DOCUMENT EXTRACT
***
E-A-Db-Gb-B-E
• OVERVIEW •
The Arabic oud (fretless lute) is slightly larger than its Turkish cousin, and consequently takes deeper tunings. This interval pattern transposes a common tuning, popular in Syria and the surrounding region (…to jam with the original depth, move everything down 4 semitones: C-F-A-D-G-C).
Note the guitar-like circle of fourths (across 4-3-2-1str) – in fact, the whole tuning is just a reshuffling of the guitar’s Standard interval pattern (‘5-4-5-5-5’ vs. ‘5-5-5-4-5’). Use these almost-familiarities for broad modal explorations, with open-string drone tones available to complement melodic lines and thicken the overall sound (n.b. also see Turkish Oud tuning, which adapts a higher variant of this pattern).
Pattern: 5>4>5>5>5
Harmony: E6/9(sus4) | 1-4-6-2-5-1
• TUNING TONES •
• SOUNDS •
The Arabic oud is a fretless lute with 11-13 strings, arranged in 6 or 7 ‘courses’ (string groups: like a 12-string guitar) – all are paired in unisons other than the very deepest, which resonates alone. This basic design turns up in a range of traditions across the Islamic world and beyond, with variety existing between local variants – for example Syrian, Egyptian, and Iraqi models all sound subtly different.
***
RECORDS SUPPLIED
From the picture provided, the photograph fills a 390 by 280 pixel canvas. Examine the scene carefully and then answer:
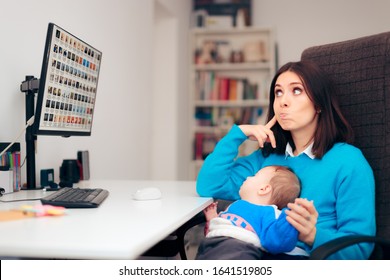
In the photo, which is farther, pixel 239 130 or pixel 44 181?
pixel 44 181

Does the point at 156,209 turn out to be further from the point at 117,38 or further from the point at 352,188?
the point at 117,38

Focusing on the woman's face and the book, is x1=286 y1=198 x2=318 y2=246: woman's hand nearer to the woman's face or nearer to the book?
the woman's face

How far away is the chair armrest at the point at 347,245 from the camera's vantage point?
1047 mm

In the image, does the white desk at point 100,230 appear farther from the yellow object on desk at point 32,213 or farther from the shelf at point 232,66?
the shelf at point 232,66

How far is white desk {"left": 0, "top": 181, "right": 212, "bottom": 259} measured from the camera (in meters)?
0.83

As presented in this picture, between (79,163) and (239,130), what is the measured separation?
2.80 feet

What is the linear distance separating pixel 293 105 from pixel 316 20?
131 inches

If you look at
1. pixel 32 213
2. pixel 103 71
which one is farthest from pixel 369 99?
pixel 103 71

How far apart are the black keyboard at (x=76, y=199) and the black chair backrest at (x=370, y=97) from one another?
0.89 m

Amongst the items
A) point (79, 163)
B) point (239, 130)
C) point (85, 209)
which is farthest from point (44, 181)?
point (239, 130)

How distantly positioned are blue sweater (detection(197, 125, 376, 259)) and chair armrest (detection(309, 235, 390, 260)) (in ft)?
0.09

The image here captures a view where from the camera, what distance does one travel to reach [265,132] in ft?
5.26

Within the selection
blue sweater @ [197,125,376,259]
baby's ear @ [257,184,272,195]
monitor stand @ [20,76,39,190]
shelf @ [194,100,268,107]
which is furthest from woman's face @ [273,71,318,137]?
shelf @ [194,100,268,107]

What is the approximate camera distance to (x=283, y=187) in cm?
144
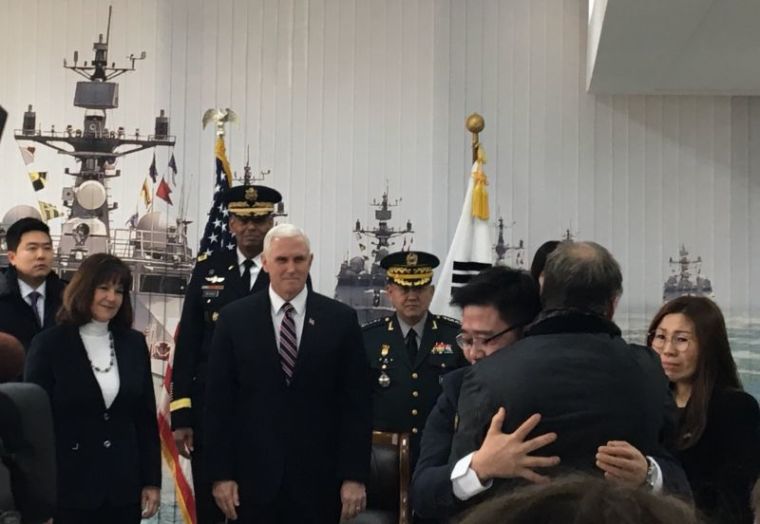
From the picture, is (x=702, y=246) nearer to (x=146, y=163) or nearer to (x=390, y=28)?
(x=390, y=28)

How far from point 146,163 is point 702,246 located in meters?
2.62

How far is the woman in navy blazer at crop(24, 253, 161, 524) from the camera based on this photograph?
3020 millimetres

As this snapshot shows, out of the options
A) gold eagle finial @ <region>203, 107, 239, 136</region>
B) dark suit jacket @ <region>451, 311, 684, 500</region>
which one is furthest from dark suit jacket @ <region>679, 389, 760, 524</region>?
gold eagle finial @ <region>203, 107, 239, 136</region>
***
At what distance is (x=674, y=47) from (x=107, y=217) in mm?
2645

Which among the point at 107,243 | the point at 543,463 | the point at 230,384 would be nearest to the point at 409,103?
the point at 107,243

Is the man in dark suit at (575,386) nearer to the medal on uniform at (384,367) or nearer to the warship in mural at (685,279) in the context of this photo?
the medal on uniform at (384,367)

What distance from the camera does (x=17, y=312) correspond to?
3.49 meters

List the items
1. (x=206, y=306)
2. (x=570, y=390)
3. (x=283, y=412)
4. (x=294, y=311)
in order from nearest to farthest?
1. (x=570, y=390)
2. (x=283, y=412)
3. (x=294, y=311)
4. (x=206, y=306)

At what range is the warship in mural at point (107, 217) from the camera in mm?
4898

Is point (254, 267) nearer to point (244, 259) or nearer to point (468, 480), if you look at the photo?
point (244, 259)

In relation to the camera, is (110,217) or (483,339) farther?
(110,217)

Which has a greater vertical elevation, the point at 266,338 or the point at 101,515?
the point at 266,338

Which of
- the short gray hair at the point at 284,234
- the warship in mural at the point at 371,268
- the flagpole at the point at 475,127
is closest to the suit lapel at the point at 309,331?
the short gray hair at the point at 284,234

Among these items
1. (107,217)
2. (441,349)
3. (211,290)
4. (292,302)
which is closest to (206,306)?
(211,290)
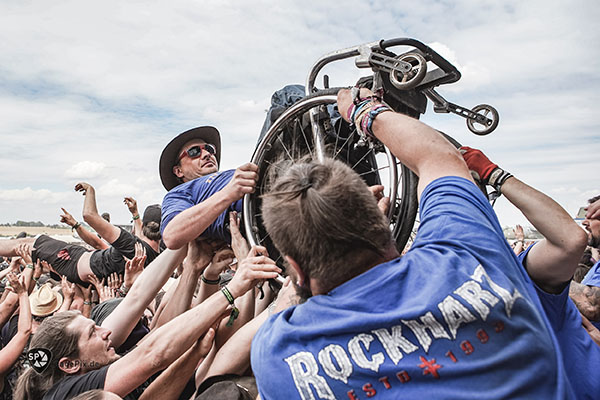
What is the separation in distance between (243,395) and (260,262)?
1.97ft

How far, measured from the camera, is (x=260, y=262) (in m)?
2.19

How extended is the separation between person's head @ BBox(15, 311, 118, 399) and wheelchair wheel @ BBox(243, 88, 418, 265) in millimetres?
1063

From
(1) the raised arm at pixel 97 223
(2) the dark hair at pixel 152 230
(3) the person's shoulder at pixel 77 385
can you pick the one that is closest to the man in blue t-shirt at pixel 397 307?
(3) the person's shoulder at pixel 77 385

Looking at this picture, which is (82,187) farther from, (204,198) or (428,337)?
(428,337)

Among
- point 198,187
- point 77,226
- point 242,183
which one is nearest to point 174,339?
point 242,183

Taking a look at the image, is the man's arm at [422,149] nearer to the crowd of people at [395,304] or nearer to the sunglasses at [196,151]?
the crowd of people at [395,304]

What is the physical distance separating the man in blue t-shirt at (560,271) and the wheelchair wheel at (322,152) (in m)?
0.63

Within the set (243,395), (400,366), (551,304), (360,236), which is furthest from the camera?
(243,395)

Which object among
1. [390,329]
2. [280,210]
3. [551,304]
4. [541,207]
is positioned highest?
***
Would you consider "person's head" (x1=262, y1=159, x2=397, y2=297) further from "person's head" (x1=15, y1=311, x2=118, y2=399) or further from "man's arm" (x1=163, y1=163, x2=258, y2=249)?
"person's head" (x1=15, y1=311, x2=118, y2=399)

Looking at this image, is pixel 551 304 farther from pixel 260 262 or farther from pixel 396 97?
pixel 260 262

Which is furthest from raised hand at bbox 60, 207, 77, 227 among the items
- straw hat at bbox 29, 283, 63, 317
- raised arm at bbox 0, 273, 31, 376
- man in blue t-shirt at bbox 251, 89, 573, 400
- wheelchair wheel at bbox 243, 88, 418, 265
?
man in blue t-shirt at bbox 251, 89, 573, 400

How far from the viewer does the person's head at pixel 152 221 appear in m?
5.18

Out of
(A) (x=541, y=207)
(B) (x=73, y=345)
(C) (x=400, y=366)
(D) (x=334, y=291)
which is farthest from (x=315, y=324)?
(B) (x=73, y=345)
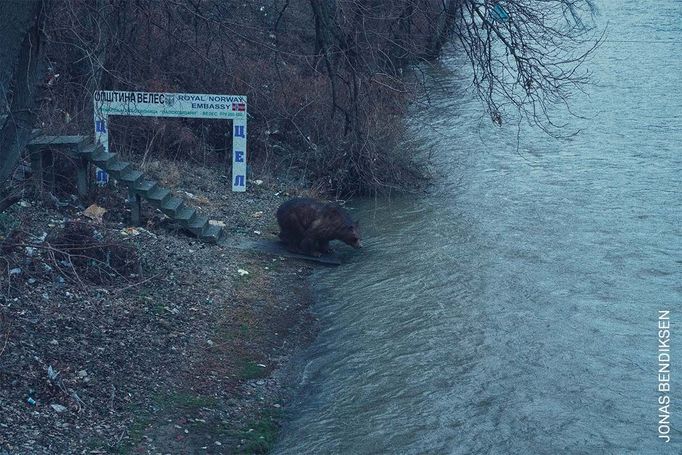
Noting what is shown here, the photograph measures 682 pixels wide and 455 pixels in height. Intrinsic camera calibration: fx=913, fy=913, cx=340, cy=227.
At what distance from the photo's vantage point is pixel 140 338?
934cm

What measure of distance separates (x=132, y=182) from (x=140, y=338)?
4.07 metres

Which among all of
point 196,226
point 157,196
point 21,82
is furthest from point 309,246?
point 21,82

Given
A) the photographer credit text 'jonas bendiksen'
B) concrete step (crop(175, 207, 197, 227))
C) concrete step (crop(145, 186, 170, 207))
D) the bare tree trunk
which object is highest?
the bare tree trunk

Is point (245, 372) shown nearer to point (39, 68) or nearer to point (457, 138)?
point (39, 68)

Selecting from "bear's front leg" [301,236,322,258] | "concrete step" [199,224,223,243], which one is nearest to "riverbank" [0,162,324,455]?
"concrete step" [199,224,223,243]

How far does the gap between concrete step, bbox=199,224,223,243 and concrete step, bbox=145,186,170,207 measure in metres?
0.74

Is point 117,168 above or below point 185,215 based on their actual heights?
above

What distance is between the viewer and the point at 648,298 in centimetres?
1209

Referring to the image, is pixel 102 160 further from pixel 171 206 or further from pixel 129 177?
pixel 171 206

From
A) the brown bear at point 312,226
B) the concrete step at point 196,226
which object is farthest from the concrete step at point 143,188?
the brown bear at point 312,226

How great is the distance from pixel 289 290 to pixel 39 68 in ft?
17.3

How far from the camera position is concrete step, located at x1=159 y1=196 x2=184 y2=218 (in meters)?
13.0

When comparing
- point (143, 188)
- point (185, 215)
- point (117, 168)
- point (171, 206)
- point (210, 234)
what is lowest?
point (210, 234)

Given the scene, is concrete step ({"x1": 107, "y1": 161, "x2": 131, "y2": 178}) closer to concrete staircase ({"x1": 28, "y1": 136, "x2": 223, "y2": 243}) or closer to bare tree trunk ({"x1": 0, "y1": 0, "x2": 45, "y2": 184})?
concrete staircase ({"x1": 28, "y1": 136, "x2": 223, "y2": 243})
***
PARTS OF THE EXERCISE
1 – Print the oud tuning text from "Note the guitar-like" up to and including "of this pattern).".
2 – Render the entries from the line with "Is point (254, 267)" up to and including the line with "is positioned highest?" as a Markdown table with columns Row and Line. Number each line, skip blank lines, and leave out the pictures.
The oud tuning text and the entries have no connection to each other.

SOLUTIONS PER TASK
1 –
Note the guitar-like circle of fourths (across 4-3-2-1str) – in fact, the whole tuning is just a reshuffling of the guitar’s Standard interval pattern (‘5-4-5-5-5’ vs. ‘5-5-5-4-5’). Use these almost-familiarities for broad modal explorations, with open-string drone tones available to complement melodic lines and thicken the overall sound (n.b. also see Turkish Oud tuning, which adapts a higher variant of this pattern).

2 –
| Row | Line |
|---|---|
| 1 | Is point (254, 267) nearer to point (244, 259) or nearer to point (468, 480), if you look at the photo? |
| 2 | point (244, 259) |
| 3 | In relation to the camera, is (110,217) or (483,339) farther? |
| 4 | (110,217) |
| 5 | Which has a greater vertical elevation, the point at 266,338 or the point at 101,515? |
| 6 | the point at 266,338 |
| 7 | Which of |
| 8 | - the short gray hair at the point at 284,234 |
| 9 | - the warship in mural at the point at 371,268 |
| 10 | - the flagpole at the point at 475,127 |
| 11 | is closest to the suit lapel at the point at 309,331? |
| 12 | the short gray hair at the point at 284,234 |
| 13 | Among these items |
| 14 | 1. (107,217) |
| 15 | 2. (441,349) |
| 16 | 3. (211,290) |
| 17 | 4. (292,302) |
| 18 | which is closest to (206,306)? |
| 19 | (211,290) |
| 20 | What is the separation in distance between (243,395) and (260,262)? |
| 21 | 1.97ft |
| 22 | How far, measured from the camera, is (x=260, y=262) (in m)? |
| 23 | 2.19 |
| 24 | How extended is the separation between person's head @ BBox(15, 311, 118, 399) and wheelchair wheel @ BBox(243, 88, 418, 265) in millimetres? |
| 25 | 1063 |
| 26 | From |
| 27 | (1) the raised arm at pixel 97 223 |
| 28 | (2) the dark hair at pixel 152 230 |
| 29 | (3) the person's shoulder at pixel 77 385 |
| 30 | can you pick the one that is closest to the man in blue t-shirt at pixel 397 307? |
| 31 | (3) the person's shoulder at pixel 77 385 |
| 32 | Looking at this picture, which is (82,187) farther from, (204,198) or (428,337)? |
| 33 | (428,337) |
| 34 | Among |
| 35 | - point 198,187 |
| 36 | - point 77,226 |
| 37 | - point 242,183 |
| 38 | which one is nearest to point 174,339? |
| 39 | point 242,183 |
| 40 | Taking a look at the image, is the man's arm at [422,149] nearer to the crowd of people at [395,304] or nearer to the sunglasses at [196,151]? |
| 41 | the crowd of people at [395,304] |
| 42 | What is the physical distance separating the man in blue t-shirt at (560,271) and the wheelchair wheel at (322,152) (in m)? |
| 43 | 0.63 |
| 44 | Within the set (243,395), (400,366), (551,304), (360,236), which is furthest from the camera? |
| 45 | (243,395) |
| 46 | Which object among |
| 47 | 1. [390,329] |
| 48 | 2. [280,210] |
| 49 | 3. [551,304] |
| 50 | 4. [541,207] |
| 51 | is positioned highest? |